Jeffrey Campbell

Personal information
- Full name: Jeffrey Guy Campbell
- Born: October 2, 1962 (age 63) Salt Lake City, Utah, U.S.
- Height: 193 cm (6 ft 4 in)
- Weight: 94 kg (207 lb)
- Relative: Peter Campbell (brother)

Sport
- Sport: Water Polo
- Position: Likely Utility player (WP)
- College team: University of California Irvine (UCI)
- Coached by: Ted Newland (UCI) Bill Barnett (Olympics)

Medal record
Men's water polo
Representing the United States
Olympic Games
| Silver medal – second place | 1988 Seoul | Men's water polo |

= Jeffrey Campbell (water polo) =

American water polo player (born 1962)

Jeffrey Guy "Jeff" Campbell (born October 2, 1962, in Salt Lake City, Utah) is an American water polo player who competed for the University of California Irvine and won a team silver medal at the 1988 Summer Olympics in Seoul, in the Men's water polo tournament. He later participated in water polo at the 1992 Summer Olympics where the U.S. team placed fourth overall.

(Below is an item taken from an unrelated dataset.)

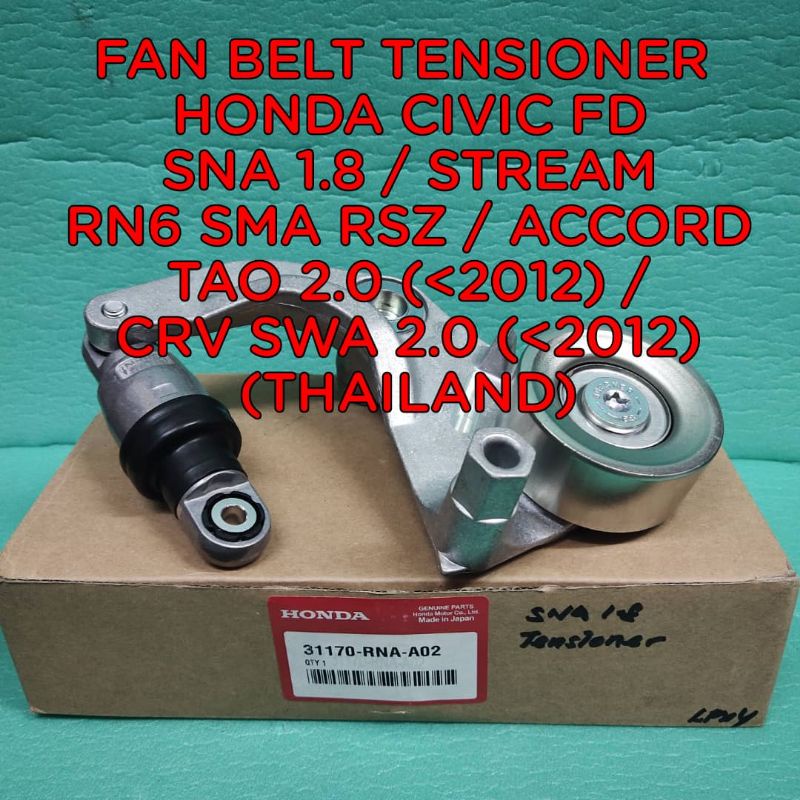 Fan Belt Tensioner Honda Accord SDA / Civic SNA 2.0 / CRV S9A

Campbell was born in Salt Lake City, Utah, and raised in Irvine, California where he played water polo for Irvine's University High School and received recognition as an All-Southern Section honoree.

== University of California Irvine ==
In the years 1982, 1983, and 1985, Jeff was both an All-American and an All-Pacific Coast Athletic award honoree at the University of California Irvine under Head Coach Ted Newland. With his size and speed, according to his Olympic coach Bill Barnett, Campbell could play any position other than goalie, and likely worked as a utility player. While at Stanford, he helped lead the team to a national title in 1982, where the team went undefeated and Jeff played with his older brother, Peter Campbell, who was also a team mate at the 1988 Seoul Olympics. Jeffrey was an NCAA Player of the Year and an NCAA tournament MVP in 1985, as well as a Pacific Coast Athletic Association Player of the year. In his last year on the team, he scored 79 goals for UCI, and was voted the Lauds and Laurels Outstanding Athlete of the year for 1985-6. He graduated with a degree in Economics in 1992.

Following his graduation at U. Cal Irvine, Campbell worked for a real estate firm as a research assistant, but had difficulty training for Olympic level conditioning and working full time. Realizing his need to remain conditioned after the 1988 Olympics, in 1990 he accepted a position as a professional player for team Siracusa in Sicily, though Siracusa was a lower division team. Campbell planned to retire from elite water polo competition after the 1992 Olympics.

==Olympics==
===1988 Seoul Olympic silver===
Jeff is a former U.S. Olympic water polo player who won a silver medal for the United States at the September, 1988 Summer Olympics in the Men's water polo tournament in Seoul, South Korea where he was coached by U.S. Olympic Coach Bill Barnett. Pre-Olympic favorite Yugoslavia and the U.S. team were part of group play in their first Olympic match, where the U.S. team bettered Yugoslavia 7-6. But Yugoslavia performed better in the remaining rounds of group play, with the U.S. team recording a loss to the team from Spain in a score of 9-7. With more overall goals, the Yugoslavian and U.S. teams both advanced to the semi-final rounds, where they each won their first match and were later paired in the final match for the gold medal. The U.S. final match with Yugoslavia was tied 6-6 in regular play, but in overtime Yugoslavia took a 9-6 lead making the first three goals, and later won the gold medal with a 9-7 overtime win. The team from the Soviet Union took the bronze, and the West German team placed fourth.

===1992 Barcelona Olympics===
Four years later, Campbell was on the US water polo team at the 1992 Summer Olympics again led by Head Olympic water polo Coach Bill Barnett that placed 4th in Barcelona, Spain. Pre-game favorites Italy took the gold, Spain took the silver, and the Unified Team took the bronze.

===International competition===
For eleven seasons, Campbell, played for the U.S. National Team.

In international competition highlights, in 1991 Campbell helped lead the U.S. national team to a FINA World Championship, and in 1987 was on the U.S. team that won a Pan American Gold medal.

===Honors===
He was named to the UC Irvine Athletic Hall of Fame in 1998 and the USA Water Polo Hall of Fame in 2001.

His older brother, Peter Campbell, was also a former Olympic water polo player who won 2 Silver Medals, at the 1984 Summer Olympics in Los Angeles and in the summer of 1988 in Seoul, South Korea.